What to produce — Write out exactly the lines from the one containing "How far is the asphalt" through the last line of the records below, including both.

Recorded information —
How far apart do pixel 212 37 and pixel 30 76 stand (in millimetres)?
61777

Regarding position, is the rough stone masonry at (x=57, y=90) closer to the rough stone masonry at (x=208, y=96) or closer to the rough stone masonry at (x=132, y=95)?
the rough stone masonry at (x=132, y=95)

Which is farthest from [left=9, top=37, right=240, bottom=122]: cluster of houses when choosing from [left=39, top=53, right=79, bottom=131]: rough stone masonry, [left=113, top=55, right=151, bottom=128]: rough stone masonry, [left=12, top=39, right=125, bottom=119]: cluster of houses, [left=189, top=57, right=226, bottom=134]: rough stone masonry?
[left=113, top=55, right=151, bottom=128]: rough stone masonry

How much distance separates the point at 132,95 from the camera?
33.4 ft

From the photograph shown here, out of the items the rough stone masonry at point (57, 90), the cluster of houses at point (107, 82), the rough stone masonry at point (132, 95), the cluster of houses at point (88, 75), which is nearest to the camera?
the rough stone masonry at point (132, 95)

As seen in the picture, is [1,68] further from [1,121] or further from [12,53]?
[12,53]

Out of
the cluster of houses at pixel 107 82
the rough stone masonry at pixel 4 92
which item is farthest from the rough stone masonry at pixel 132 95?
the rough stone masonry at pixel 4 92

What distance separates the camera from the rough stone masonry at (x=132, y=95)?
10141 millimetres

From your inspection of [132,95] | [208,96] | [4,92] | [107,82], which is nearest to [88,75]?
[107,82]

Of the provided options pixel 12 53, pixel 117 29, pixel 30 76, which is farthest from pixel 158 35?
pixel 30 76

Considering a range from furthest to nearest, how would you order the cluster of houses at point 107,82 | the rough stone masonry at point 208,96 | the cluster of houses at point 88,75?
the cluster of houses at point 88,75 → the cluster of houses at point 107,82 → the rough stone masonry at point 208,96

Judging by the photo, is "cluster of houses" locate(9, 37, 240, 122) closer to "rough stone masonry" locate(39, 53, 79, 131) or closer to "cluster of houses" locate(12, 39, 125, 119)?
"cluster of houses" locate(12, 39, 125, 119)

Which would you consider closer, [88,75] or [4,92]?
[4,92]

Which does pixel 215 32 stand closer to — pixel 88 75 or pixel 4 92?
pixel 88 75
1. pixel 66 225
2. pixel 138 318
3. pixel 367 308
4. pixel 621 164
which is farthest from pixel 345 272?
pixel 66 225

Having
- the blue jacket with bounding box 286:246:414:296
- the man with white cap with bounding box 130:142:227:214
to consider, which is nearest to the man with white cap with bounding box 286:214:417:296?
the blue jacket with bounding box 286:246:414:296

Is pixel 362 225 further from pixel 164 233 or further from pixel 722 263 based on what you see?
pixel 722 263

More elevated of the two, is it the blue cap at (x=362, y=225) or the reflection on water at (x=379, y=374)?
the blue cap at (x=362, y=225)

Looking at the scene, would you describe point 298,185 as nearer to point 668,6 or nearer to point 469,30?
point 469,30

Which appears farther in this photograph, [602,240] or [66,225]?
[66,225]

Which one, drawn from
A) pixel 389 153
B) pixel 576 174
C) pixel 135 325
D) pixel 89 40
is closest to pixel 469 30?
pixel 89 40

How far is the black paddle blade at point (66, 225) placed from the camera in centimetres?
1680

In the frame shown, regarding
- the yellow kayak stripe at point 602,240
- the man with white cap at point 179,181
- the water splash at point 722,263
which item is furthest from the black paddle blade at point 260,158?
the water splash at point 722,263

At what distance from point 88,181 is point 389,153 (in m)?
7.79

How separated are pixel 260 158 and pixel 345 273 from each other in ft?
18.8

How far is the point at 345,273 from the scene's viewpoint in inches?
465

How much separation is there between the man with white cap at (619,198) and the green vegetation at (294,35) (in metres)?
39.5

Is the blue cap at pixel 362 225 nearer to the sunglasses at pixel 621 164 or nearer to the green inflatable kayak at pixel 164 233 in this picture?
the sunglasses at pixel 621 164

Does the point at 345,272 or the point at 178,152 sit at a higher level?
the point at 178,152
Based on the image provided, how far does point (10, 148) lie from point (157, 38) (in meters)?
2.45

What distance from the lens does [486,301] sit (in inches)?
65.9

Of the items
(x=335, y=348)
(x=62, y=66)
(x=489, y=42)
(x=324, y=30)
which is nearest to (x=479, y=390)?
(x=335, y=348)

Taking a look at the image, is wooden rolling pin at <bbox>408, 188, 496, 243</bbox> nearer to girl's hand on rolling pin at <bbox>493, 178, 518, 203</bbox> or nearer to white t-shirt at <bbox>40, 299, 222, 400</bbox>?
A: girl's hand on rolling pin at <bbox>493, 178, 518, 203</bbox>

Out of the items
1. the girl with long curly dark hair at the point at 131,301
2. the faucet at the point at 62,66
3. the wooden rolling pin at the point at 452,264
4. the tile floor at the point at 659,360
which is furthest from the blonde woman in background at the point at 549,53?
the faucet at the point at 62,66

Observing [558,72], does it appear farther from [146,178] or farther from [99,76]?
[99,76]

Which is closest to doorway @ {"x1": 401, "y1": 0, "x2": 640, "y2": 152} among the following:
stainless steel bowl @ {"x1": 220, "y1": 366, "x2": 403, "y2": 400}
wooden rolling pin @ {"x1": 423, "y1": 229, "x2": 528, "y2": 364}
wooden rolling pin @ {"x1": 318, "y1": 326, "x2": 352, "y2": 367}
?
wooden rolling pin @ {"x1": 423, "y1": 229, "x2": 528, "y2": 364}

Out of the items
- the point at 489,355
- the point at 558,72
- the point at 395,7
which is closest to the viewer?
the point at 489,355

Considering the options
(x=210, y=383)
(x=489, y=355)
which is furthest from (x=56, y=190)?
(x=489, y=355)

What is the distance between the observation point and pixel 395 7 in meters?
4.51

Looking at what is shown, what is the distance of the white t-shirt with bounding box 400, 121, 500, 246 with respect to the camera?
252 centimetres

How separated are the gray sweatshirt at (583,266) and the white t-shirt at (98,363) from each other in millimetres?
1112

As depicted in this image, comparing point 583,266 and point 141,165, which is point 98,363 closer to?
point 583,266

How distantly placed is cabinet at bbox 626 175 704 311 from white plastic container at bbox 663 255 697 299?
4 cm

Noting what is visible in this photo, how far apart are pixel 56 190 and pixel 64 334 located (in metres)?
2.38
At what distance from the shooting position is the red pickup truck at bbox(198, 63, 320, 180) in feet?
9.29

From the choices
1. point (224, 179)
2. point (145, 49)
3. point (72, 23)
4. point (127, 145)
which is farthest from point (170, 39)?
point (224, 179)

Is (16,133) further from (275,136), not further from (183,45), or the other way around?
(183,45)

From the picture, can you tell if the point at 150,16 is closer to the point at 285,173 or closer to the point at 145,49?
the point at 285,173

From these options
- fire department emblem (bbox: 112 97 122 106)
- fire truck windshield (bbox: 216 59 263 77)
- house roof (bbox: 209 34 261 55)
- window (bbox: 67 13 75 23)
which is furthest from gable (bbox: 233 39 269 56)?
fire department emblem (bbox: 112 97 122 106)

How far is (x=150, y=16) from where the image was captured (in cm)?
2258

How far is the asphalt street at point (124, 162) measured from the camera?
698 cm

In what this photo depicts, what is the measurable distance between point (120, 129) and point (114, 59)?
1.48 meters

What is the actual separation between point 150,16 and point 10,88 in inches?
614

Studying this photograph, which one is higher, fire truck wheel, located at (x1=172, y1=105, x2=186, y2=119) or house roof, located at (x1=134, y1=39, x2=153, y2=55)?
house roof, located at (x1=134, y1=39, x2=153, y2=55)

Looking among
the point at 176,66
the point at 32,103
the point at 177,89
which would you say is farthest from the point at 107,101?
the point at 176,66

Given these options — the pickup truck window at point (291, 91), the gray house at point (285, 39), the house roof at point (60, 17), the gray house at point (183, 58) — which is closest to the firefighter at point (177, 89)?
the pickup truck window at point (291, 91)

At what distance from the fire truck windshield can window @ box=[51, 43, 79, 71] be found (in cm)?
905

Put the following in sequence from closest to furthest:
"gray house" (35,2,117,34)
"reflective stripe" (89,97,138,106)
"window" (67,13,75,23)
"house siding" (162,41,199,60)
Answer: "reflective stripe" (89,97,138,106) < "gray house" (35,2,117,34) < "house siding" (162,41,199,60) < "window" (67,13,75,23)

Solution for this exercise —
How far is the asphalt street at point (124, 162) measured from the camera?
698 cm

In what this photo depicts, what is the measurable distance between point (120, 129) and point (114, 59)?
1.48 meters

What is the actual separation between point 150,16 and point 10,88 in inches?
614

Studying this photograph, which one is higher, fire truck wheel, located at (x1=172, y1=105, x2=186, y2=119) or house roof, located at (x1=134, y1=39, x2=153, y2=55)?
house roof, located at (x1=134, y1=39, x2=153, y2=55)

Looking among
the point at 176,66
the point at 32,103
the point at 177,89
which would you say is farthest from the point at 107,101?
the point at 176,66

Given these options — the pickup truck window at point (291, 91), the gray house at point (285, 39), the house roof at point (60, 17), the gray house at point (183, 58) — which is closest to the firefighter at point (177, 89)?
the pickup truck window at point (291, 91)

At what distance from the fire truck windshield can window @ box=[51, 43, 79, 71] be found (in cm)?
905

Put the following in sequence from closest to furthest:
"gray house" (35,2,117,34)
"reflective stripe" (89,97,138,106)
"window" (67,13,75,23)
"house siding" (162,41,199,60)
Answer: "reflective stripe" (89,97,138,106) < "gray house" (35,2,117,34) < "house siding" (162,41,199,60) < "window" (67,13,75,23)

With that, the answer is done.